(Stored data entries)

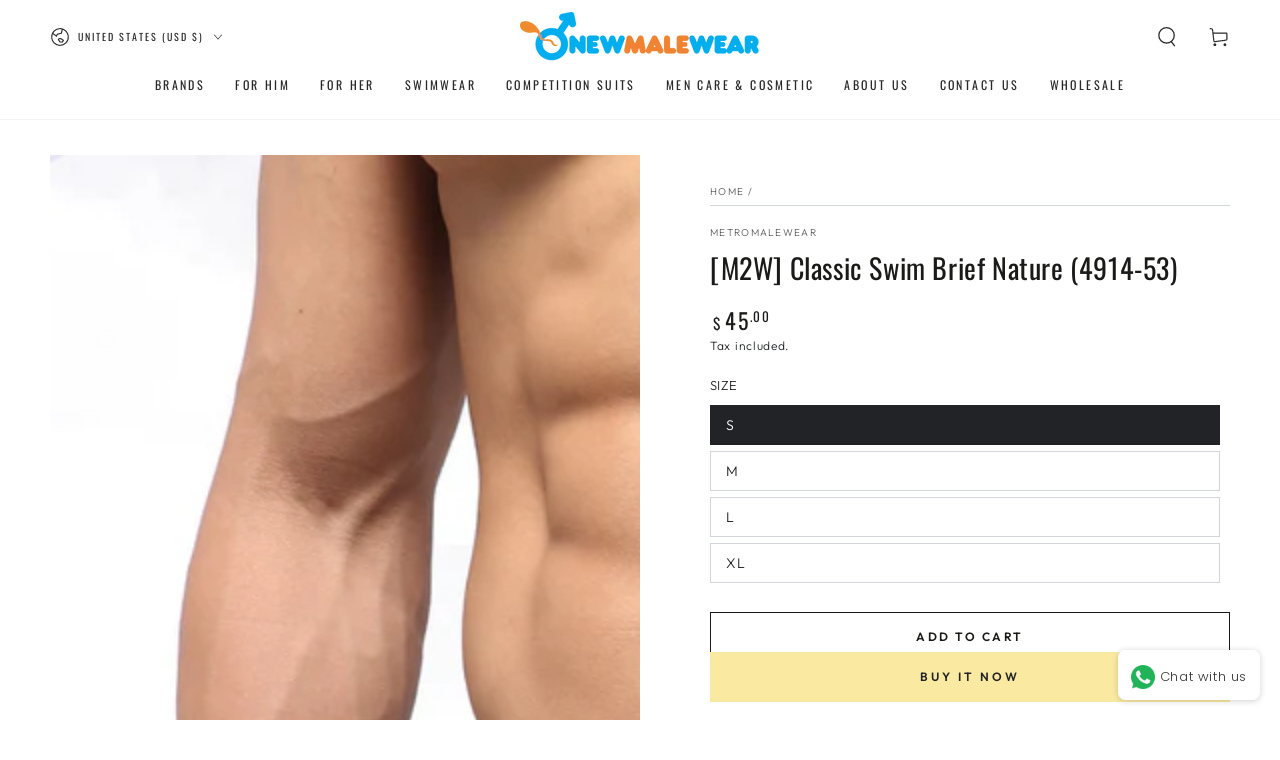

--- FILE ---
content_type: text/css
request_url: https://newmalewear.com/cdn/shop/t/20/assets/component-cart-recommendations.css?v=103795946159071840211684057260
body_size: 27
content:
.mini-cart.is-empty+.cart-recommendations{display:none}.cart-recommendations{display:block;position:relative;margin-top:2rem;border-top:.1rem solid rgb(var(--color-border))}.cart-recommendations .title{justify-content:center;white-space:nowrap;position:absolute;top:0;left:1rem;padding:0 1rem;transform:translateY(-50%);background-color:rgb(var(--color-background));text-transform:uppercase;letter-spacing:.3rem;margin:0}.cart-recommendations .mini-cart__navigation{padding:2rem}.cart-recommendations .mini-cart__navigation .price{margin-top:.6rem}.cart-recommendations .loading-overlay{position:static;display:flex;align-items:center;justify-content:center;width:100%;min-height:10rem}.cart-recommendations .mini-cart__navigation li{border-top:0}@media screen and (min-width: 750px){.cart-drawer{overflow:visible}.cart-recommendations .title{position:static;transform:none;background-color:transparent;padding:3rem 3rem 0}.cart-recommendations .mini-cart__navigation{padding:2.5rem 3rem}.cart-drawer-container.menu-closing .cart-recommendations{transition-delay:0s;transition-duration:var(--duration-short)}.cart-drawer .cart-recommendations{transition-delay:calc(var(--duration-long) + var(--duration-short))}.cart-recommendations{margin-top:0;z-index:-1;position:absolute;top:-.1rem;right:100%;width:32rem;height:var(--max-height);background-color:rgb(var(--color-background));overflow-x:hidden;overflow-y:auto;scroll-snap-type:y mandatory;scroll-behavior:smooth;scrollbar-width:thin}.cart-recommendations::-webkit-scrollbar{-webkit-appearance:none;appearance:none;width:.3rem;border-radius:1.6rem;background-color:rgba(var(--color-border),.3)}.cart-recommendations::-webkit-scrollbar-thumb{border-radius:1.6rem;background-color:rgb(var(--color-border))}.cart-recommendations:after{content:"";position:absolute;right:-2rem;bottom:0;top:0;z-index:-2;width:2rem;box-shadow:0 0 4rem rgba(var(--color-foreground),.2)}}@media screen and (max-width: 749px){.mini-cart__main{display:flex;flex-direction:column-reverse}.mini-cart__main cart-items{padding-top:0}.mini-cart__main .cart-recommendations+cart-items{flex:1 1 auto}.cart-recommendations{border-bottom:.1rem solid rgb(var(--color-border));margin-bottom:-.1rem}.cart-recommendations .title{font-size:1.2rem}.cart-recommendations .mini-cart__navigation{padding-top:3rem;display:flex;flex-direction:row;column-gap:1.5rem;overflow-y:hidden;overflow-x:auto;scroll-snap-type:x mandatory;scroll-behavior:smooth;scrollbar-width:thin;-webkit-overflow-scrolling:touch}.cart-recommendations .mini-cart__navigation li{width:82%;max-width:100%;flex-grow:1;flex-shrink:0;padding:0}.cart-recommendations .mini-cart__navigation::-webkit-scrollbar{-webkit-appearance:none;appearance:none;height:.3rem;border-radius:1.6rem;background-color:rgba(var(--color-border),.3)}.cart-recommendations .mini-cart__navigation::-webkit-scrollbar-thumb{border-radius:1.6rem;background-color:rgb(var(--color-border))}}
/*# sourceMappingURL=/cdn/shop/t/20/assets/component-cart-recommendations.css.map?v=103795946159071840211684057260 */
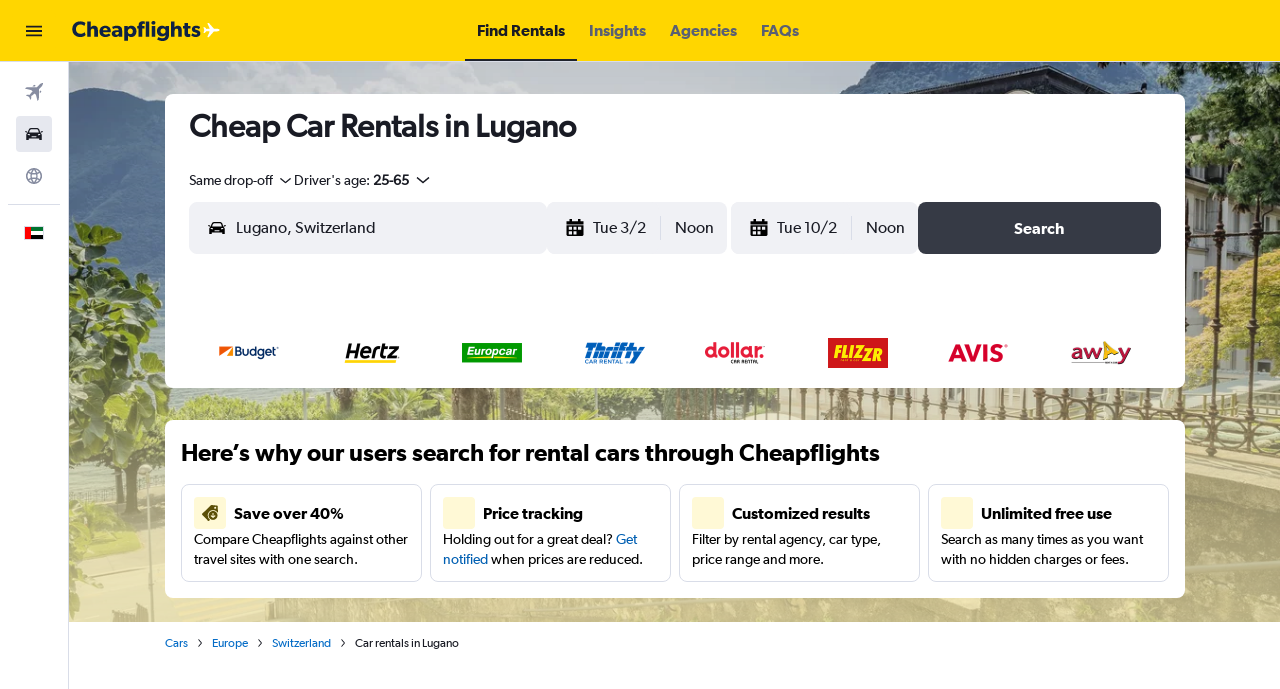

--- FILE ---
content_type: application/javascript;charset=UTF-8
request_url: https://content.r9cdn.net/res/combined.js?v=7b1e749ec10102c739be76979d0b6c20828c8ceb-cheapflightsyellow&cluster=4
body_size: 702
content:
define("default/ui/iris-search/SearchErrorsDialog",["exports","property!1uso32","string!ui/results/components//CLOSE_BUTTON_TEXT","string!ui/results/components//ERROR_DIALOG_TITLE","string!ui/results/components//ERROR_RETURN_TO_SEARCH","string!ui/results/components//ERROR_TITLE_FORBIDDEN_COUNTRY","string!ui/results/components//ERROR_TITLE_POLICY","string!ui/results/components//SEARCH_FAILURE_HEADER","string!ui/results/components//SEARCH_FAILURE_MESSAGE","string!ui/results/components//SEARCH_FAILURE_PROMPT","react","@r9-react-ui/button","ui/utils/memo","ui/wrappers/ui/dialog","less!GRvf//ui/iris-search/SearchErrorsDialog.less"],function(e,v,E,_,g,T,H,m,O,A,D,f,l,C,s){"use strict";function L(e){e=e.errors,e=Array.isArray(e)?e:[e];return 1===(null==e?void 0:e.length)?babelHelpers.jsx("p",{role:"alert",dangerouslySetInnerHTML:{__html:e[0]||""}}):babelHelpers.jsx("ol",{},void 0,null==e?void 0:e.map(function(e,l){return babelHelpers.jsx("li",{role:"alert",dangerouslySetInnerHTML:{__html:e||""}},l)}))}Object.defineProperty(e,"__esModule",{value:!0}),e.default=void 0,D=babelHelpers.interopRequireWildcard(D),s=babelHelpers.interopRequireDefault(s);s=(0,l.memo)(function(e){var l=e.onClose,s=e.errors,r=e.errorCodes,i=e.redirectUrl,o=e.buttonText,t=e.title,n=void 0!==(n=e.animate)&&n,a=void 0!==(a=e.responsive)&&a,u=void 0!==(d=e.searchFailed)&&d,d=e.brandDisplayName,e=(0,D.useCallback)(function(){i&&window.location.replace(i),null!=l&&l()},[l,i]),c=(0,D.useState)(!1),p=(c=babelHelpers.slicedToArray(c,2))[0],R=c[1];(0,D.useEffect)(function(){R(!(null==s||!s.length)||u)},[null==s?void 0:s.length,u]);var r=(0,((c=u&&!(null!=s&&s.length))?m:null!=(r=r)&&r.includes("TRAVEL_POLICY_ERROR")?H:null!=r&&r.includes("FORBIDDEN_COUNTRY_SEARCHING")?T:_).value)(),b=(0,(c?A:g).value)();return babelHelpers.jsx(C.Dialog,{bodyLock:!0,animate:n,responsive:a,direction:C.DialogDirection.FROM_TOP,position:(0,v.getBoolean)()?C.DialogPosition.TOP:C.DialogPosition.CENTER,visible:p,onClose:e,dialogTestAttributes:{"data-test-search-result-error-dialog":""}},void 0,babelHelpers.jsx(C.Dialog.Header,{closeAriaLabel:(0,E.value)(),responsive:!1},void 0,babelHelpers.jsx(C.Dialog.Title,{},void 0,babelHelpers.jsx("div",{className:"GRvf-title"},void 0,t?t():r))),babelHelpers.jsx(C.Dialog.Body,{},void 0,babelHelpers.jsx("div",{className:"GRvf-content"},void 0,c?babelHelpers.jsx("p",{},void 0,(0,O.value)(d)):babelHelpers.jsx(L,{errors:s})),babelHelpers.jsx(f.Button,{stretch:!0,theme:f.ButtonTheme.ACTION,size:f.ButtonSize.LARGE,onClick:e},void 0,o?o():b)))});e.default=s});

PROMPT> Set every record down again verbatim, without pictures.

RESPONSE TO THIS TASK>
--- FILE ---
content_type: text/css
request_url: https://newmalewear.com/cdn/shop/t/20/assets/component-cart-recommendations.css?v=103795946159071840211684057260
body_size: 27
content:
.mini-cart.is-empty+.cart-recommendations{display:none}.cart-recommendations{display:block;position:relative;margin-top:2rem;border-top:.1rem solid rgb(var(--color-border))}.cart-recommendations .title{justify-content:center;white-space:nowrap;position:absolute;top:0;left:1rem;padding:0 1rem;transform:translateY(-50%);background-color:rgb(var(--color-background));text-transform:uppercase;letter-spacing:.3rem;margin:0}.cart-recommendations .mini-cart__navigation{padding:2rem}.cart-recommendations .mini-cart__navigation .price{margin-top:.6rem}.cart-recommendations .loading-overlay{position:static;display:flex;align-items:center;justify-content:center;width:100%;min-height:10rem}.cart-recommendations .mini-cart__navigation li{border-top:0}@media screen and (min-width: 750px){.cart-drawer{overflow:visible}.cart-recommendations .title{position:static;transform:none;background-color:transparent;padding:3rem 3rem 0}.cart-recommendations .mini-cart__navigation{padding:2.5rem 3rem}.cart-drawer-container.menu-closing .cart-recommendations{transition-delay:0s;transition-duration:var(--duration-short)}.cart-drawer .cart-recommendations{transition-delay:calc(var(--duration-long) + var(--duration-short))}.cart-recommendations{margin-top:0;z-index:-1;position:absolute;top:-.1rem;right:100%;width:32rem;height:var(--max-height);background-color:rgb(var(--color-background));overflow-x:hidden;overflow-y:auto;scroll-snap-type:y mandatory;scroll-behavior:smooth;scrollbar-width:thin}.cart-recommendations::-webkit-scrollbar{-webkit-appearance:none;appearance:none;width:.3rem;border-radius:1.6rem;background-color:rgba(var(--color-border),.3)}.cart-recommendations::-webkit-scrollbar-thumb{border-radius:1.6rem;background-color:rgb(var(--color-border))}.cart-recommendations:after{content:"";position:absolute;right:-2rem;bottom:0;top:0;z-index:-2;width:2rem;box-shadow:0 0 4rem rgba(var(--color-foreground),.2)}}@media screen and (max-width: 749px){.mini-cart__main{display:flex;flex-direction:column-reverse}.mini-cart__main cart-items{padding-top:0}.mini-cart__main .cart-recommendations+cart-items{flex:1 1 auto}.cart-recommendations{border-bottom:.1rem solid rgb(var(--color-border));margin-bottom:-.1rem}.cart-recommendations .title{font-size:1.2rem}.cart-recommendations .mini-cart__navigation{padding-top:3rem;display:flex;flex-direction:row;column-gap:1.5rem;overflow-y:hidden;overflow-x:auto;scroll-snap-type:x mandatory;scroll-behavior:smooth;scrollbar-width:thin;-webkit-overflow-scrolling:touch}.cart-recommendations .mini-cart__navigation li{width:82%;max-width:100%;flex-grow:1;flex-shrink:0;padding:0}.cart-recommendations .mini-cart__navigation::-webkit-scrollbar{-webkit-appearance:none;appearance:none;height:.3rem;border-radius:1.6rem;background-color:rgba(var(--color-border),.3)}.cart-recommendations .mini-cart__navigation::-webkit-scrollbar-thumb{border-radius:1.6rem;background-color:rgb(var(--color-border))}}
/*# sourceMappingURL=/cdn/shop/t/20/assets/component-cart-recommendations.css.map?v=103795946159071840211684057260 */

--- FILE ---
content_type: application/javascript;charset=UTF-8
request_url: https://content.r9cdn.net/res/combined.js?v=7b1e749ec10102c739be76979d0b6c20828c8ceb-cheapflightsyellow&cluster=4
body_size: 702
content:
define("default/ui/iris-search/SearchErrorsDialog",["exports","property!1uso32","string!ui/results/components//CLOSE_BUTTON_TEXT","string!ui/results/components//ERROR_DIALOG_TITLE","string!ui/results/components//ERROR_RETURN_TO_SEARCH","string!ui/results/components//ERROR_TITLE_FORBIDDEN_COUNTRY","string!ui/results/components//ERROR_TITLE_POLICY","string!ui/results/components//SEARCH_FAILURE_HEADER","string!ui/results/components//SEARCH_FAILURE_MESSAGE","string!ui/results/components//SEARCH_FAILURE_PROMPT","react","@r9-react-ui/button","ui/utils/memo","ui/wrappers/ui/dialog","less!GRvf//ui/iris-search/SearchErrorsDialog.less"],function(e,v,E,_,g,T,H,m,O,A,D,f,l,C,s){"use strict";function L(e){e=e.errors,e=Array.isArray(e)?e:[e];return 1===(null==e?void 0:e.length)?babelHelpers.jsx("p",{role:"alert",dangerouslySetInnerHTML:{__html:e[0]||""}}):babelHelpers.jsx("ol",{},void 0,null==e?void 0:e.map(function(e,l){return babelHelpers.jsx("li",{role:"alert",dangerouslySetInnerHTML:{__html:e||""}},l)}))}Object.defineProperty(e,"__esModule",{value:!0}),e.default=void 0,D=babelHelpers.interopRequireWildcard(D),s=babelHelpers.interopRequireDefault(s);s=(0,l.memo)(function(e){var l=e.onClose,s=e.errors,r=e.errorCodes,i=e.redirectUrl,o=e.buttonText,t=e.title,n=void 0!==(n=e.animate)&&n,a=void 0!==(a=e.responsive)&&a,u=void 0!==(d=e.searchFailed)&&d,d=e.brandDisplayName,e=(0,D.useCallback)(function(){i&&window.location.replace(i),null!=l&&l()},[l,i]),c=(0,D.useState)(!1),p=(c=babelHelpers.slicedToArray(c,2))[0],R=c[1];(0,D.useEffect)(function(){R(!(null==s||!s.length)||u)},[null==s?void 0:s.length,u]);var r=(0,((c=u&&!(null!=s&&s.length))?m:null!=(r=r)&&r.includes("TRAVEL_POLICY_ERROR")?H:null!=r&&r.includes("FORBIDDEN_COUNTRY_SEARCHING")?T:_).value)(),b=(0,(c?A:g).value)();return babelHelpers.jsx(C.Dialog,{bodyLock:!0,animate:n,responsive:a,direction:C.DialogDirection.FROM_TOP,position:(0,v.getBoolean)()?C.DialogPosition.TOP:C.DialogPosition.CENTER,visible:p,onClose:e,dialogTestAttributes:{"data-test-search-result-error-dialog":""}},void 0,babelHelpers.jsx(C.Dialog.Header,{closeAriaLabel:(0,E.value)(),responsive:!1},void 0,babelHelpers.jsx(C.Dialog.Title,{},void 0,babelHelpers.jsx("div",{className:"GRvf-title"},void 0,t?t():r))),babelHelpers.jsx(C.Dialog.Body,{},void 0,babelHelpers.jsx("div",{className:"GRvf-content"},void 0,c?babelHelpers.jsx("p",{},void 0,(0,O.value)(d)):babelHelpers.jsx(L,{errors:s})),babelHelpers.jsx(f.Button,{stretch:!0,theme:f.ButtonTheme.ACTION,size:f.ButtonSize.LARGE,onClick:e},void 0,o?o():b)))});e.default=s});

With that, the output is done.